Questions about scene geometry
▬▬▬

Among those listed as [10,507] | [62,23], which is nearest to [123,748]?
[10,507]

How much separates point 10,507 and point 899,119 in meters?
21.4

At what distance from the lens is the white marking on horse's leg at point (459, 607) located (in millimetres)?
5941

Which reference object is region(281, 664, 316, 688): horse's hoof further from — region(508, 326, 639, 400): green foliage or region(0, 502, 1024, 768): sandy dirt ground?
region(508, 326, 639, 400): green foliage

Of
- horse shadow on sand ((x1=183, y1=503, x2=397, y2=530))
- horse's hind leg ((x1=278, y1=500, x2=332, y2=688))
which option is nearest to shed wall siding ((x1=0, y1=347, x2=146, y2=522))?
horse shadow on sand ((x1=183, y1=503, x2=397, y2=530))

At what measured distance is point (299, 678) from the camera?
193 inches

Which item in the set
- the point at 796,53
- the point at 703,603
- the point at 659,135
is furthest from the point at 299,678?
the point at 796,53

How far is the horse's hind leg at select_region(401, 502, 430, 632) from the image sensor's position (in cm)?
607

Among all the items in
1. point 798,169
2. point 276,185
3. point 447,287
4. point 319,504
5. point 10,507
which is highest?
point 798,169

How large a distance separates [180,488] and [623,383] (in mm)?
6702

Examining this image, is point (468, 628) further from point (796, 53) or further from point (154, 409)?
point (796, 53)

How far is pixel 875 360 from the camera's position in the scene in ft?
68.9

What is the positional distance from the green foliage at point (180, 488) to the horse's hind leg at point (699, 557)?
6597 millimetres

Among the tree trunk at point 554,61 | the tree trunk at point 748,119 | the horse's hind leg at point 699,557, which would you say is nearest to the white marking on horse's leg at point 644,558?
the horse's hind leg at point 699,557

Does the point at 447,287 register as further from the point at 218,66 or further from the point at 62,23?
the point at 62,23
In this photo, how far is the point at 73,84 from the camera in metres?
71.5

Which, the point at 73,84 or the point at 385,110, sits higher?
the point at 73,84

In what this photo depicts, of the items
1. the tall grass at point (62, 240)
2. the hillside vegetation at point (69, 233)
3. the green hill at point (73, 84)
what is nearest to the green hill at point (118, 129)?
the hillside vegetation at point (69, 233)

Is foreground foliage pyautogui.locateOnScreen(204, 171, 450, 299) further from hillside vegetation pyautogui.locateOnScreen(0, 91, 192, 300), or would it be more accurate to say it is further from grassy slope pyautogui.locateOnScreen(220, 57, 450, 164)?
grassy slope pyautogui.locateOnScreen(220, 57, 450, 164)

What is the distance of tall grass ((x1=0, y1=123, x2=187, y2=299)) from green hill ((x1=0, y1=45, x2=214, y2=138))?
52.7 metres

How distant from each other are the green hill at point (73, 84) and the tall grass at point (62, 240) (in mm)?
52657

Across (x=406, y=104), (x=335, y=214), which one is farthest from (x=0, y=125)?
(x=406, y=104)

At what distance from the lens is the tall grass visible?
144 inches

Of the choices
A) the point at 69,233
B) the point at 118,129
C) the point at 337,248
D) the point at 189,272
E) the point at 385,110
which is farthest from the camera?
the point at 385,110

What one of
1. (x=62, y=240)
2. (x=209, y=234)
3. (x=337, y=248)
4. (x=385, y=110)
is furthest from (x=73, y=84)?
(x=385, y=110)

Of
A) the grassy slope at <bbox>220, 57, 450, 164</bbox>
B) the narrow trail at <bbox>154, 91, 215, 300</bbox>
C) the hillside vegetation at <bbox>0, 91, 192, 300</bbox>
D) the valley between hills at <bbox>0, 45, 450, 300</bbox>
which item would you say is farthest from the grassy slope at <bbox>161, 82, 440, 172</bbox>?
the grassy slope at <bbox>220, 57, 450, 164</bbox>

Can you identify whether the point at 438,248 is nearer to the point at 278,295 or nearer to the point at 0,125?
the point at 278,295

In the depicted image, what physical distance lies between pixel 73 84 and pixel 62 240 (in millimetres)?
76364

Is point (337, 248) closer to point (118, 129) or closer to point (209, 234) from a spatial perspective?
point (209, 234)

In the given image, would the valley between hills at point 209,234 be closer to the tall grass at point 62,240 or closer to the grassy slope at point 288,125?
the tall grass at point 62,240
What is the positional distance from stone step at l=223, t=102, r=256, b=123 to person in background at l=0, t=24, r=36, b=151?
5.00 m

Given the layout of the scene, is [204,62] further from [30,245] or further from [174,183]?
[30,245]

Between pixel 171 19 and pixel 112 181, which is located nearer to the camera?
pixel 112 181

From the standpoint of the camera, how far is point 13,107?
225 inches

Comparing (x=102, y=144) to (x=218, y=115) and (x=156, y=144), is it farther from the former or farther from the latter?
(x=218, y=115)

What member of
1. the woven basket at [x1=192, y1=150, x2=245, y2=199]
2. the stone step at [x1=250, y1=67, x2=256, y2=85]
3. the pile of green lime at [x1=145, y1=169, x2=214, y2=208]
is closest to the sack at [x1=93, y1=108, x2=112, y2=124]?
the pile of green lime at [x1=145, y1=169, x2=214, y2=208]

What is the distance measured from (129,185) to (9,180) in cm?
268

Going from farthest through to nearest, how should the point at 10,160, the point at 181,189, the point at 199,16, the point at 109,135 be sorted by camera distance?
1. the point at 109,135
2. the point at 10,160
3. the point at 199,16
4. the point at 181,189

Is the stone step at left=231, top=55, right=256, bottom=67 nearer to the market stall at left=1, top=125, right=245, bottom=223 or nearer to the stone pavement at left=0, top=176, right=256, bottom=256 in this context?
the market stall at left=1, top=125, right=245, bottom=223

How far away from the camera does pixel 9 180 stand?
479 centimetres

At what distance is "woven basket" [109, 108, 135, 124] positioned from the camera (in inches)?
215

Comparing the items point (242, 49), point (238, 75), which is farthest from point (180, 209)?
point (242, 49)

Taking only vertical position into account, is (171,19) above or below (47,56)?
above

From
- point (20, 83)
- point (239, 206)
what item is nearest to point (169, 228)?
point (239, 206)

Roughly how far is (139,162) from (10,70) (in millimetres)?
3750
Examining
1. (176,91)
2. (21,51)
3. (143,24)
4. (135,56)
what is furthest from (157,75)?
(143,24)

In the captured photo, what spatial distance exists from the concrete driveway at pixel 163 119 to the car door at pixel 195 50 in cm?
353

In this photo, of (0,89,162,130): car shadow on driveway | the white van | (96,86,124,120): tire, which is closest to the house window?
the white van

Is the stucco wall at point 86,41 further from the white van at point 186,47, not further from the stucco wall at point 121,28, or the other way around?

▬▬▬

▸ WRITTEN INSTRUCTION
Rewrite the entries from the line containing "What is the positional distance from stone" through the line containing "4. the point at 181,189", changing "camera" to "lens" and leaving everything else the same.

▸ RESULT OF THIS TASK
What is the positional distance from stone step at l=223, t=102, r=256, b=123 to person in background at l=0, t=24, r=36, b=151?
5.00 m

Given the layout of the scene, is [204,62] further from [30,245] or further from [174,183]?
[30,245]

Between pixel 171 19 and pixel 112 181, which is located nearer to the lens?
pixel 112 181

From the standpoint of the lens, how far is point 13,107?
225 inches

Comparing (x=102, y=144) to (x=218, y=115) and (x=156, y=144), is it farther from the former or farther from the latter?
(x=218, y=115)

What member of
1. the woven basket at [x1=192, y1=150, x2=245, y2=199]
2. the stone step at [x1=250, y1=67, x2=256, y2=85]
3. the pile of green lime at [x1=145, y1=169, x2=214, y2=208]
is closest to the sack at [x1=93, y1=108, x2=112, y2=124]?
the pile of green lime at [x1=145, y1=169, x2=214, y2=208]

What is the distance measured from (129,185) to (9,180) in cm?
268

Going from farthest through to nearest, how should the point at 10,160, the point at 181,189, the point at 199,16, the point at 109,135 be sorted by lens distance?
1. the point at 109,135
2. the point at 10,160
3. the point at 199,16
4. the point at 181,189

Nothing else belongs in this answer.